_WHAT YOU NEED TO DO_
Wherever "scientific" shows up in the records below, copy the whole line.

** Opening SUPPLIED INFORMATION block **

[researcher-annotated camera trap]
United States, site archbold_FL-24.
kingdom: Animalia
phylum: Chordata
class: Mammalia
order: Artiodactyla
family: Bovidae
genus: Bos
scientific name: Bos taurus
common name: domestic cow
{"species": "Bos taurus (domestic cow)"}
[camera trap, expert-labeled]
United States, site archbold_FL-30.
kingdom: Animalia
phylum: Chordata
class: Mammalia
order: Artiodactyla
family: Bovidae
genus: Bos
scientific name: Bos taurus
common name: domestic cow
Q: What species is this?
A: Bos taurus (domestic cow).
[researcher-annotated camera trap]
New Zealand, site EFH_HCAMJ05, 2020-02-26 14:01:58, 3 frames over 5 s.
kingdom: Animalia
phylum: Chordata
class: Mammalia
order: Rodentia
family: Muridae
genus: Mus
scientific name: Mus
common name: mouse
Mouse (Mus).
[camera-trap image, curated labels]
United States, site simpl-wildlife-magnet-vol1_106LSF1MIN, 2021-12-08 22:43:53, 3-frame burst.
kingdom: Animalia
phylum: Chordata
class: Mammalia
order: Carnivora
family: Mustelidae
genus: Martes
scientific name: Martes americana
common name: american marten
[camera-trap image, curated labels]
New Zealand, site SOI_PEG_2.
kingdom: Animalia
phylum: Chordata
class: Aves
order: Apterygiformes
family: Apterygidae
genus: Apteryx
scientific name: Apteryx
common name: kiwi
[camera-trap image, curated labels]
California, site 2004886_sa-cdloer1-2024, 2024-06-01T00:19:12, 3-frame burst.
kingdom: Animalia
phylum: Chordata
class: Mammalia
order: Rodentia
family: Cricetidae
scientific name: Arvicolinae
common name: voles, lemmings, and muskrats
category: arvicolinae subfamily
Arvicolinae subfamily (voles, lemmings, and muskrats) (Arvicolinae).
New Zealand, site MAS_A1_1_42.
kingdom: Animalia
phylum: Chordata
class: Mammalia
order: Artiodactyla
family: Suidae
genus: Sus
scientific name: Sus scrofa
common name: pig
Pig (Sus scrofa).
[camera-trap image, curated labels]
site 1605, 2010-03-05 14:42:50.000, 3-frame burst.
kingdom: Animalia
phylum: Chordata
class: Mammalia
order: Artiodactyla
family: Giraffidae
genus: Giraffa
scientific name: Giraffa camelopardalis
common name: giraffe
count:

** Closing SUPPLIED INFORMATION block **

_EXERCISE SOLUTION_
scientific name: Bos taurus
scientific name: Bos taurus
scientific name: Mus
scientific name: Martes americana
scientific name: Apteryx
scientific name: Arvicolinae
scientific name: Sus scrofa
scientific name: Giraffa camelopardalis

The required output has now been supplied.